Enfin, les Ducks n’ont tout simplement pas existé ou seulement lors des trois premières manches contre Sénart lors de la première journée. Deux lourdes défaites qui questionnent tant par rapport aux nombreuses absences de titulaires que du rendement des recrues, notamment Larry Infante, très loin de son niveau.
Quels enseignements tirés du Challenge de France ?
Un Challenge de France ne se gère pas comme les doubles rencontres de championnat mais se rapprochent de la gestion d’une série de trois matchs en playoffs sur un week-end. “Pitching is the name of the game”. Pour remporter des matchs très rapprochés, il faut un pitching staff alliant la qualité à la quantité. À ce jeu, Rouen a démontré qu’il avait une longueur d’avance. Au contraire, Montigny, meilleur ERA collectif de D1 actuellement, a démontré que leur pitching n’était pas aussi solide. Si Yorfrank Lopez est un ace redoutable, les Antoine Rault, Maximin Monbeig et Maxence Esteban doivent gagner en constance dans les grands rendez-vous pour faire franchir un cap aux Cougars.
À Sénart aussi, il va falloir se poser des questions. Robert Palencia et Legra Perez ne donnent pas l’impression d’être les « imports » aces dominants dont les Templiers ont besoin pour aller chercher un nouveau titre de champion de France. Ils vont devoir élever leur niveau de jeu sur le monticule, surtout que Matthieu Brelle-Andrade a connu de grosses difficultés dans ce Challenge comme Pierrick Lemestre et Clifford Heberden. Le départ de Jonathan Mottay a fait du mal à la rotation des Templiers.
Montpellier n’est pas sorti des poules. Le leader actuel du championnat devra aussi se poser des questions. Ses deux meilleurs lanceurs au tournoi étaient les jeunes Yoan Antonac et Meylian Marin. Il serait risqué de tout miser sur la jeunesse mais les anciens, Laurent Andrades et Thomas Meley ont galéré tandis que Jeremy Young ne domine pas son sujet.
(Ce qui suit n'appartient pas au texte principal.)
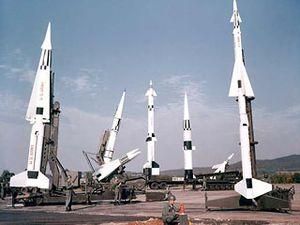 США невдало випробували систему ПРО США невдало випробували систему ПРО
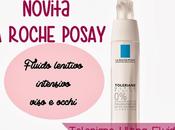 Beauty News: ROCHE POSAY lancia Toleriane Ultra Fluide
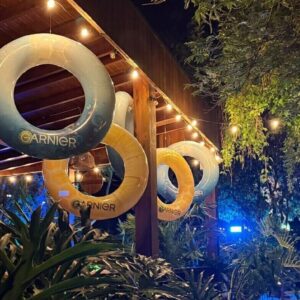 Salvavidas Garnier - Imagen 1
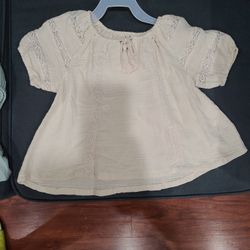 Lil Girls Tops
Pas mauvais mais pas excellent non plus, pas assez pour aller chercher Rouen et le championnat.

En démontrant des qualités en attaque et au monticule, Savigny s’est positionné comme l’empêcheur de tourner en rond de la D1. Si sa défense lui a coûté une place en finale, Savigny a montré que les équipes du quatuor de tête ne pouvaient se reposer sur leurs lauriers. Les Lions ont montré que leur place cette saison étant en prédateur du top 4 tandis que La Rochelle, le PUC et Saint Just semblent promis à végéter en queue de peloton.
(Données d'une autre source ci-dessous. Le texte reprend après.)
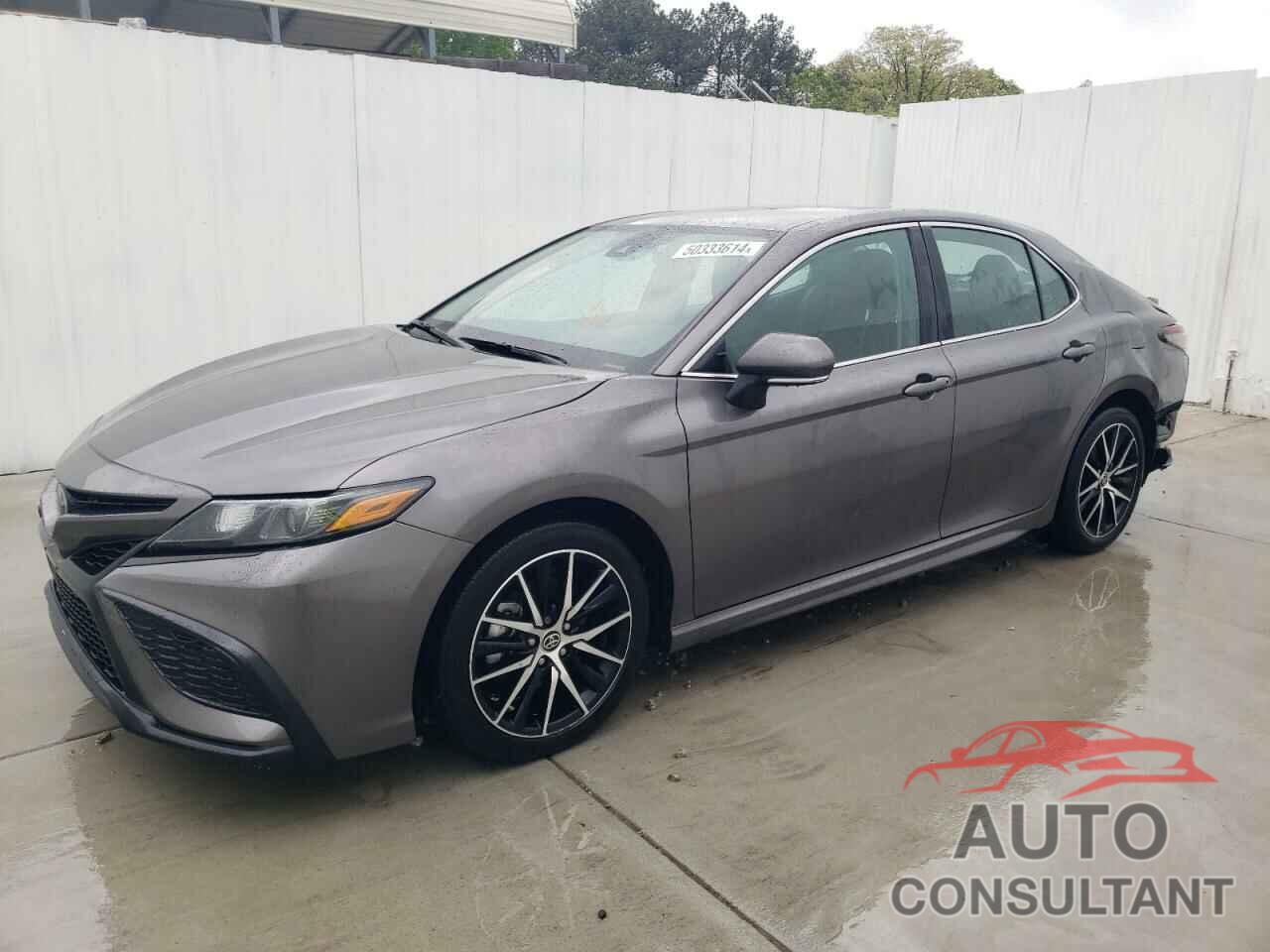 TOYOTA CAMRY 2023 - 4T1G11AK6PU759736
Bien qu’ayant fait de beaux recrutements sur la papier, ces trois équipes ne décollent, en raison d’un pitching trop juste pour la D1, et ce Challenge de France a semblé mettre en lumière le véritable écart de niveau avec les cinq autres équipes du championnat. Vont-elles confirmer cette tendance lors des prochaines journées de championnat ?
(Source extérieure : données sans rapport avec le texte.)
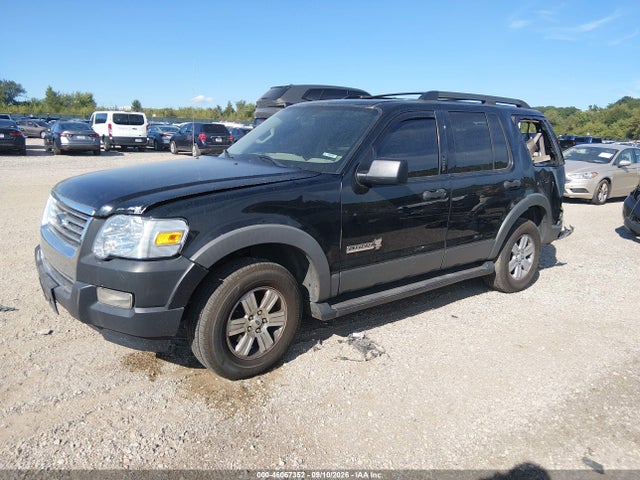 Продаж на аукціоні авто 2006 Ford Explorer Xlt, vin: 1FMEU73E06UA67026, номер лоту: 46067352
Si ce Challenge de France, organisé de mains de maître par les clubs de Valenciennes et Compiègne, aura été passionnant à suivre avec quelques belles surprises et des matchs d’anthologie, comme Montpellier-Sénart (10-11) et Savigny-Rouen (3-7), il a aussi une nouvelle fois montré l’écart de niveau entre toutes les équipes de D1. Alors que la première division nationale passera à 12 la saison prochaine, le Challenge de France va devoir repenser sa formule.
Il sera impossible de caser douze équipes sur un tournoi de quatre jours mais, il serait peut-être préférable de réduire le nombre de participants pour créer un nouveau Challenge plus compétitif et forcer les équipes du bas de tableau à élever leur niveau de jeu pour espérer y participer. Ainsi, le Challenge sera une carotte pour tirer vers le haut le jeu des équipes, notamment avec l’arrivée de quatre équipes de D2, et éviter une expansion de la D1… vers le bas.